Are you seriously suggesting that you don't know why there was a bid?
You do now that the DTCC has placed a GLOBAL LOCK on the clearing of any shares of RCCH, don't you?
You know therefore that brokers can't buy or trade shares for their clients between brokers or between any entities that require the transactions be cleared, don't you?
You can then assumably deduce that even those brokers willing to trade shares for their clients have a seriously limited market in which to practice their craft. They can't buy shares from other brokers, they can't buy shares from MM's who might be selling off the RCCH printing press they can't even trade shares with other like minded brokers who are willing to support their clients in the face of the global lock. They can't trade shares with anyone that requires the transaction to be cleared (pretty much anyone).
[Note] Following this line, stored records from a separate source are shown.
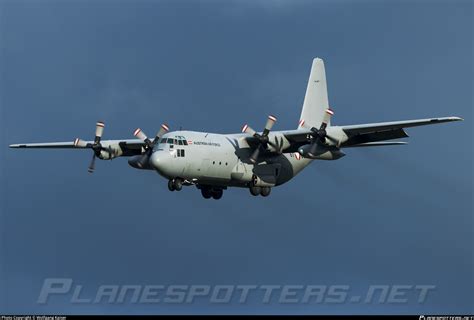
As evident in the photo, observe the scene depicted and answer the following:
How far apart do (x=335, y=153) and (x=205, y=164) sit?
5208 millimetres

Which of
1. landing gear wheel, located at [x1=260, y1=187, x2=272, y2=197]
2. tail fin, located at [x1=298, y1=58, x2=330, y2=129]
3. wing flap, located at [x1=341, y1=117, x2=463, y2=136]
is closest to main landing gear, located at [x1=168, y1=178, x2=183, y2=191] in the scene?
landing gear wheel, located at [x1=260, y1=187, x2=272, y2=197]

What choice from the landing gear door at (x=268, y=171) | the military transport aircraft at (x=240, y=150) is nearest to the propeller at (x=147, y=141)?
the military transport aircraft at (x=240, y=150)

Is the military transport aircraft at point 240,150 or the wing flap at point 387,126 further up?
the wing flap at point 387,126

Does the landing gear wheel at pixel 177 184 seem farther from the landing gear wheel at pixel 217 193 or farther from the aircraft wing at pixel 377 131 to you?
the aircraft wing at pixel 377 131

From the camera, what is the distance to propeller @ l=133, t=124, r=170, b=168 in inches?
1540

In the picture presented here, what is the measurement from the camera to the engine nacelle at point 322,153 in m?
37.6

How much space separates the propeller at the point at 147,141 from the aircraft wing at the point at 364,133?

They can only trade the already cleared shares they have within their own clients portfolios. Such a limited market limits the supply. If there is a resident client willing to pay a price that supports a spread, the broker can present a 'bid' to his in house clients to complete the deal. Those shares do not need to be cleared as the broker controls both ends of the trade.
As the trading market shrinks due to the number of brokers being unable to find in-house deals the volumes will shrink but the pps will see little blips. The unfortunate result is that if the broker providing the 'bid' is not your broker you will be unable to take advantage of the situation.